Friday 29 Mar 2024
By
main news image

KUALA LUMPUR (Jan 16): The FBM KLCI paused this morning, tracking the stall at regional markets.

At 9.10am, the FBM KLCI fell 3.55 points to 1,675.87.

The losers included Fraser & Neave Holdings Bhd, Public Bank Bhd, QL Resources Bhd, Tenaga Nasional Bhd, Hap Seng Consolidated Bhd, Kuala Lumpur Kepong Bhd, Petronas Gas Bhd, Alliance Bank Malaysia Bhd, Petronas Dagangan Bhd and Genting Plantations Bhd.

The rally that drove Asian equities to a six-week high showed signs of stalling Wednesday, while the pound steadied after U.K. politicians voted down a Brexit deal, according to Reuters.

Shares in Australia and South Korea were little changed and Japanese equities retreated from their almost 9 percent advance since Christmas. Earlier, the S&P 500 Index climbed the most in a week as risk assets across the globe were spurred in part by signs of more stimulus to come in China. The 10-year Treasury yield held at 2.71 percent, while the dollar was steady against major peers. The yield spread between five-year and 30-year Treasuries steepened Tuesday, touching a level unseen since February amid further comments from Federal Reserve officials stressing patience when it comes to policy changes, it said.

Kenanga IB Research said stocks in Asia rebounded ahead of vote on Brexit deal while also boosted by the statement from senior economic officials that Beijing will cut taxes and keep monetary policy flexible to weather China’s slowdown.

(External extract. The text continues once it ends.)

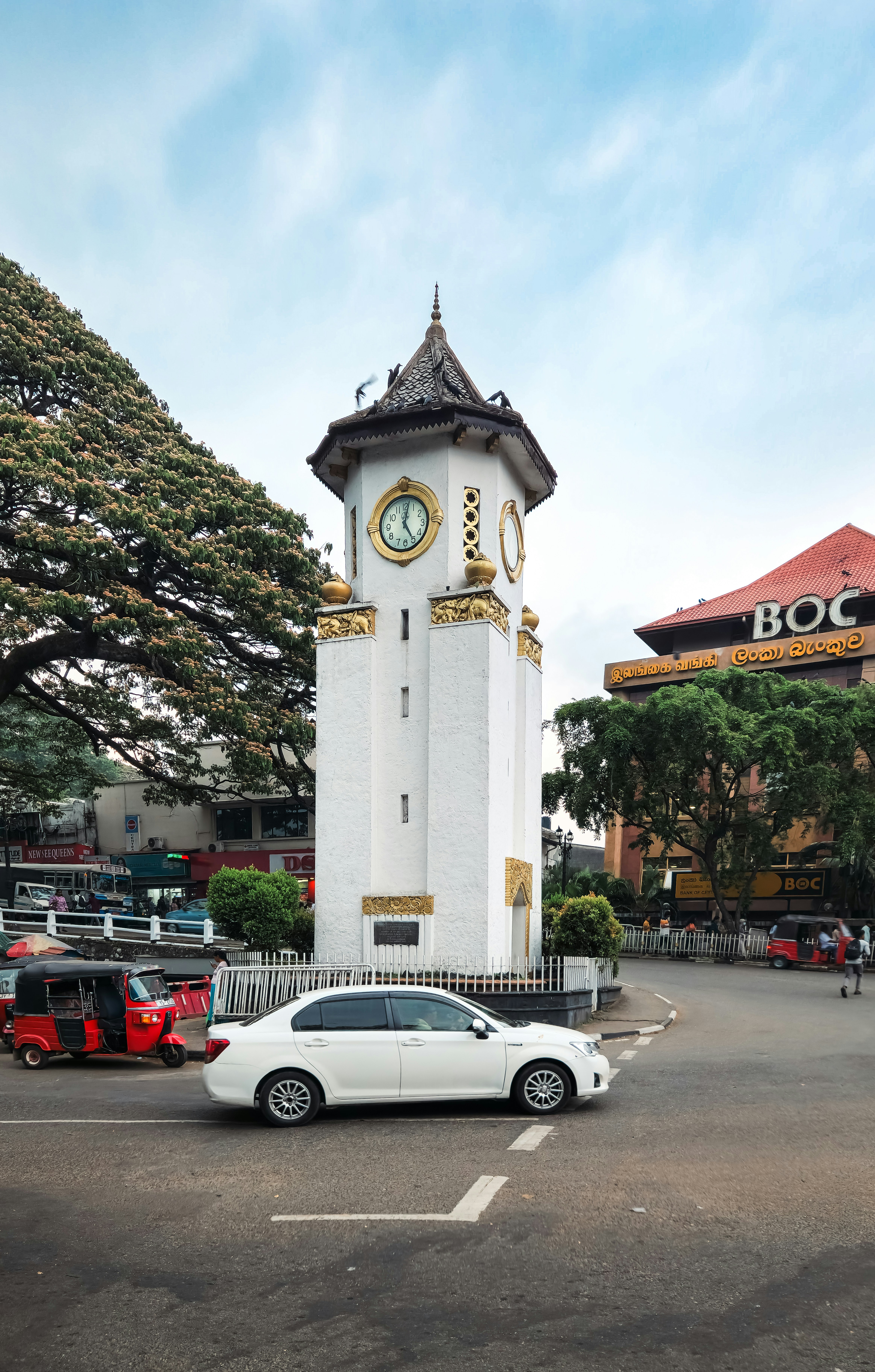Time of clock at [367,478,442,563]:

It said at the closing bell, the FBMKLCI gained 3.26 points (+0.19%) to close at 1,679.42 as broader market sentiment turned positive with 413 winners outnumbered 374 losers, while 357 counters unchanged.

The research house said chart-wise, the local index appears fixated within its 50 and 20-day SMAs while trading volume continued tapering off.

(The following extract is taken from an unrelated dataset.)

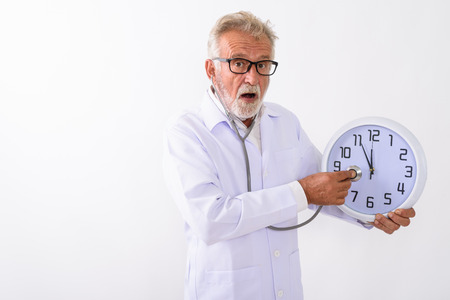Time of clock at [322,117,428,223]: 11:55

“All in, we reaffirm our view that the technical outlook of the index is still leaning towards downside bias as key SMAs remains in “Death Cross” state.

“Continuous negative momentum will see it trend closer to its support level at 1,615 (S1) with a break below, will then see the index capitulate towards 1,600 (S2).

“Conversely, resistances can be identified at 1,700 (R1) and 1,750 (R2),” it said.